Die Einsatzmöglichkeiten von Biomasse als regenerative Energiequelle müssen vorbehaltlos geprüft werden.“ Das forderte am Donnerstag die CDU-Fraktion im Hessischen Landtag. Hierzu gehöre ebenfalls die Schaffung geeigneter gesetzlicher Rahmenbedingungen für die energetische Nutzung von Energie- und Abfallgetreide, erklärte der CDU-Landtagsabgeordnete Klaus Dietz.

Bei einer solchen Nutzung stehe es außer Frage, dass auch bei der Verbrennung in Kleinanlagen die gesetzlichen Emissionsgrenzwerte unbedingt einzuhalten seien. „Hierbei wird es keine Ausnahmen geben“, kündigte Dietz an.

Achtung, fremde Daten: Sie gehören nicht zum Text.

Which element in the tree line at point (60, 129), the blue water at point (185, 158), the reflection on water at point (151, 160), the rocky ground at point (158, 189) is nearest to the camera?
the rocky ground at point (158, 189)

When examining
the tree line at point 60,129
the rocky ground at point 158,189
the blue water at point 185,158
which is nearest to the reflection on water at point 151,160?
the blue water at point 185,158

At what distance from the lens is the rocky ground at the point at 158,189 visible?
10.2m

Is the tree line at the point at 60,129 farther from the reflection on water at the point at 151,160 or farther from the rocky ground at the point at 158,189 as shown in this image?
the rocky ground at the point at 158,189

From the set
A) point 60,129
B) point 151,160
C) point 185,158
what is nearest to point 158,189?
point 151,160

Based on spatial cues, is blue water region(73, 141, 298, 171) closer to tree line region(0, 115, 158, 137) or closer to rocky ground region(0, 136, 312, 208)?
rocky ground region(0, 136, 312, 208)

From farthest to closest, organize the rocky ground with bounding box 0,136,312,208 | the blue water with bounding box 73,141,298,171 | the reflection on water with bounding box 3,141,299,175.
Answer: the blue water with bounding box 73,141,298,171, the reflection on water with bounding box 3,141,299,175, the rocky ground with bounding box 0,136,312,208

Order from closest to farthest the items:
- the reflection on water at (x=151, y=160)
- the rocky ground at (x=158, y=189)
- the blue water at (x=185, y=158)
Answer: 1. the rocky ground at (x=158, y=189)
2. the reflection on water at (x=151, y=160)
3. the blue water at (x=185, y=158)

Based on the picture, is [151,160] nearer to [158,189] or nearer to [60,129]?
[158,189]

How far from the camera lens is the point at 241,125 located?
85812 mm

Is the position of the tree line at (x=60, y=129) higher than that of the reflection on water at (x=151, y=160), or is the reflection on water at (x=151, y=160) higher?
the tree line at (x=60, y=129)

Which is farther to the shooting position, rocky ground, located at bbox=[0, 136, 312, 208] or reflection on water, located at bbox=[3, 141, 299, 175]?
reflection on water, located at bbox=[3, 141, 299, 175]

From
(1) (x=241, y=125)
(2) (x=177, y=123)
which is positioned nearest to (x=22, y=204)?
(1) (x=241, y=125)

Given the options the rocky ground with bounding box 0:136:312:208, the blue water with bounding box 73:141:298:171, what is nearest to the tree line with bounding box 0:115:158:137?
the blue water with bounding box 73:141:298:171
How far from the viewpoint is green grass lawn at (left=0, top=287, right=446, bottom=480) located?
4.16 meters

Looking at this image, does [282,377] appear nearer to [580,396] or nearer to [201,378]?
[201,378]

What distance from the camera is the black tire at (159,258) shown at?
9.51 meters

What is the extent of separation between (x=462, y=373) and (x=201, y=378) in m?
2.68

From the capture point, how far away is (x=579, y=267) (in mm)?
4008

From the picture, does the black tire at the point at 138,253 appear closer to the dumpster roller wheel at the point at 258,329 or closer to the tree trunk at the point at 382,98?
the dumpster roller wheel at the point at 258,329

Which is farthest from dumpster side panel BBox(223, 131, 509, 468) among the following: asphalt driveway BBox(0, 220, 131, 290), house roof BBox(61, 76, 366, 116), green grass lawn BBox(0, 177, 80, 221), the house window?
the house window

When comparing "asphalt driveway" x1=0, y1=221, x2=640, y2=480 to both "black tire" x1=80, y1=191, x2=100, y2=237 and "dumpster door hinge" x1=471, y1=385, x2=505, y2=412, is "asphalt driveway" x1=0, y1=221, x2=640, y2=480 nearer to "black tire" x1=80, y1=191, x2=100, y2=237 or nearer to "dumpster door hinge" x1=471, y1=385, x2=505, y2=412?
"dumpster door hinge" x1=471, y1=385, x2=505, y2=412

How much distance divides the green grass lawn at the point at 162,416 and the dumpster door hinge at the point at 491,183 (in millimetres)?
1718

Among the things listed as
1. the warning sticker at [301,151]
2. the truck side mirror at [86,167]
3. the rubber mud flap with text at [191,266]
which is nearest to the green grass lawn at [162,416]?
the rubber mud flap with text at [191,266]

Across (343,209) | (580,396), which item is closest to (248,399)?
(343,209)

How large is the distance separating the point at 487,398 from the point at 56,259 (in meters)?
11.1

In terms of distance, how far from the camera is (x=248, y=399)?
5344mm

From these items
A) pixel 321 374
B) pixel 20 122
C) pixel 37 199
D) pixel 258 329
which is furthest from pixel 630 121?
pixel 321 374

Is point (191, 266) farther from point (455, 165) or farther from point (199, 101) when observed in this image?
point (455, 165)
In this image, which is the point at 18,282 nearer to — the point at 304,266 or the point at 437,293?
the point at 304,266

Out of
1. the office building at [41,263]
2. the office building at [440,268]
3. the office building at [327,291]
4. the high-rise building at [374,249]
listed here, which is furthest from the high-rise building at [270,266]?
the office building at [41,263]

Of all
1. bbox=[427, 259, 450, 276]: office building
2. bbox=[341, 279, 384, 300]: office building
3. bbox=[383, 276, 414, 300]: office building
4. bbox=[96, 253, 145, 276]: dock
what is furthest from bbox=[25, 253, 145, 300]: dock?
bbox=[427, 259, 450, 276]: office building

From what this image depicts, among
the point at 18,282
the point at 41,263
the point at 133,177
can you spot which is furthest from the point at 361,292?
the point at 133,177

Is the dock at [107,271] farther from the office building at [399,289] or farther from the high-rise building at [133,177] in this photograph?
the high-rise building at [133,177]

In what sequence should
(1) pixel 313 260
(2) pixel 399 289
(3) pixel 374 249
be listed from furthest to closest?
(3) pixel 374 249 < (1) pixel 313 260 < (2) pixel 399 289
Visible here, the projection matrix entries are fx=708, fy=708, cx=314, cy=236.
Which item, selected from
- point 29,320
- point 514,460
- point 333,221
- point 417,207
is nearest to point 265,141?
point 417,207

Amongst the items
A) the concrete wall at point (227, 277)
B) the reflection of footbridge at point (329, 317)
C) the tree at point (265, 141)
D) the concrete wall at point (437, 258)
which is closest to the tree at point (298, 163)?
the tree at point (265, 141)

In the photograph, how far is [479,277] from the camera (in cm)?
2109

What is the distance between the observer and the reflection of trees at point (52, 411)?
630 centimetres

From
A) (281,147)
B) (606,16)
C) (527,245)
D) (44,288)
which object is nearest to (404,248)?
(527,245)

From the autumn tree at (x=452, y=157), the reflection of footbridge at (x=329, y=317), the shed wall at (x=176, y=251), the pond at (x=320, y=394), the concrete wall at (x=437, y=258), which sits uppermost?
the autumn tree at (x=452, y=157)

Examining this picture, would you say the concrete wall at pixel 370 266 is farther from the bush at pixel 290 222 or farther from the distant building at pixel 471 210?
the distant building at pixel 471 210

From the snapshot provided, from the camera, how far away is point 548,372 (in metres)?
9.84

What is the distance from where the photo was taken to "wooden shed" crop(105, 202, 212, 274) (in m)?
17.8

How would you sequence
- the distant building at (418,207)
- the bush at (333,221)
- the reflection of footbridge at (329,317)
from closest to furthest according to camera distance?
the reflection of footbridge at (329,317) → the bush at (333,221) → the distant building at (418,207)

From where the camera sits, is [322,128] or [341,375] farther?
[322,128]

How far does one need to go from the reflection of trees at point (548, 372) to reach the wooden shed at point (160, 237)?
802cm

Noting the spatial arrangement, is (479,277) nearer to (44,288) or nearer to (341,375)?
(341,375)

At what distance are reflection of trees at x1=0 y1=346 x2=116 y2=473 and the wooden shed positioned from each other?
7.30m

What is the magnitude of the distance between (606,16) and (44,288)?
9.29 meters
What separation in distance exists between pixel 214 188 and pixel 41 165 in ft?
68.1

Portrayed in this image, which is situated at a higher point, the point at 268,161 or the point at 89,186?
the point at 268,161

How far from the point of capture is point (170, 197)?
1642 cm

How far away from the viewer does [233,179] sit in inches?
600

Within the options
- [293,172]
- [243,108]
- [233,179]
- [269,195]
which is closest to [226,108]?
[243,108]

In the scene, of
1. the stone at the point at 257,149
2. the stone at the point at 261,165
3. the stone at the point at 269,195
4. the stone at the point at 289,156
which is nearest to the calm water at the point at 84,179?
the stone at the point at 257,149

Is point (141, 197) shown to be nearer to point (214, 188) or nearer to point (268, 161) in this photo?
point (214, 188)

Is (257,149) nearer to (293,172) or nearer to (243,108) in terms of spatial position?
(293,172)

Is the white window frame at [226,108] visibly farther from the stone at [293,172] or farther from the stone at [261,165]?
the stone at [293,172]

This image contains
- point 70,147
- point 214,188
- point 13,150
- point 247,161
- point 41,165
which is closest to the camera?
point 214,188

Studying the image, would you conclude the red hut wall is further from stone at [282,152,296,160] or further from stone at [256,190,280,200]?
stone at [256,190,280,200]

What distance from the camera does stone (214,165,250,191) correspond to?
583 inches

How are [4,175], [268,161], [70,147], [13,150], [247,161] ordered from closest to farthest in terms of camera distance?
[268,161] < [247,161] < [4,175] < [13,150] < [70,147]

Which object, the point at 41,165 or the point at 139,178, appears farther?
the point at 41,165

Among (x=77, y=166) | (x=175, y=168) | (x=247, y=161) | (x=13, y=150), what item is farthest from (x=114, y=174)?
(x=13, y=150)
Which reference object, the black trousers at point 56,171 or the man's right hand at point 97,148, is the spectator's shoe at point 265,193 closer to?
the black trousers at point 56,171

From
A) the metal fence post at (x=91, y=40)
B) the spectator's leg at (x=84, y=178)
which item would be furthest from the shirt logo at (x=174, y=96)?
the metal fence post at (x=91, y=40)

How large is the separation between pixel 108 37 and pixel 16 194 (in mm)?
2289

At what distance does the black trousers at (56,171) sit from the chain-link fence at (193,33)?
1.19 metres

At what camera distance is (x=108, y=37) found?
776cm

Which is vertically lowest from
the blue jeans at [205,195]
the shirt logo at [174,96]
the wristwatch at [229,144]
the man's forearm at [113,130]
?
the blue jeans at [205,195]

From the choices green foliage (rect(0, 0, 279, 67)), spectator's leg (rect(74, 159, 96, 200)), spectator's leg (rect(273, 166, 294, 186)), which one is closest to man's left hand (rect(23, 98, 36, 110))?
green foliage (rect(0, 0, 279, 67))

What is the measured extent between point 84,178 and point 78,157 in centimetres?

Der CDU-Abgeordnete stellte es nicht in Abrede, dass es eine große Herausforderung darstelle, „die Emissionen und die Schlackebildung in den Griff zu bekommen“. Es sei dennoch nicht gerechtfertigt, diesen Bereich mit „einseitigen und ideologischen Bevormundungen“ in Form von Denk- und Forschungsverboten zu behindern. „Was wir gerade nicht brauchen, sind Denkverbote“, so Dietz. Rot/Grün müsse „endlich die Scheuklappen abnehmen“.

Während die hessischen Grünen die Machbarkeit immer noch in Abrede stellten, verwies der CDU-Abgeordnete darauf, dass die Grünen-Ministerin Höhn im Herbst letzten Jahres einer kleinen mittelständischen Firma den nordrhein-westfälischen Innovationspreis für erneuerbare Energien überreicht habe. „Diese Firma hat ein Verbrennungsverfahren entwickelt, das die technischen Probleme bei der Verbrennung von Stroh- und Grüngutpellets sowie Getreidekörnern in Kleinanlagen auf elegante Weise löst und darüber hinaus in der Lage ist, die gesetzlichen Emissionsgrenzwerte sicher einzuhalten." „Warum wollen eigentlich Hessens Grüne blockieren, was ihre Parteifreunde in einem anderen Bundesland honorieren?“, fragte Dietz in Richtung der Opposition.
Der Landtagsabgeordnete begrüßte daher die hessische Bundesratsinitiative, die eine Verbrennung von Energie- und Abfallgetreide auch auf Kleinanlagen erweitert. Dies sei bislang nur in Großanlagen gesetzlich erlaubt. Dietz zeigte sich zuversichtlich, dass so Anreize für Anlagenhersteller geschaffen werden, auch auf diesen Brennstoff abgestimmte Verbrennungstechniken zeitnah zu entwickeln.
„Ein gesetzlich verordneter Innovationsstillstand ist das letzte, was wir angesichts der aktuellen Arbeitsmarktkrise und Wirtschaftssituation gebrauchen können“, so Dietz abschließend. Die hessischen Grünen sollten sich einen Ruck geben und ihre Blockade beenden.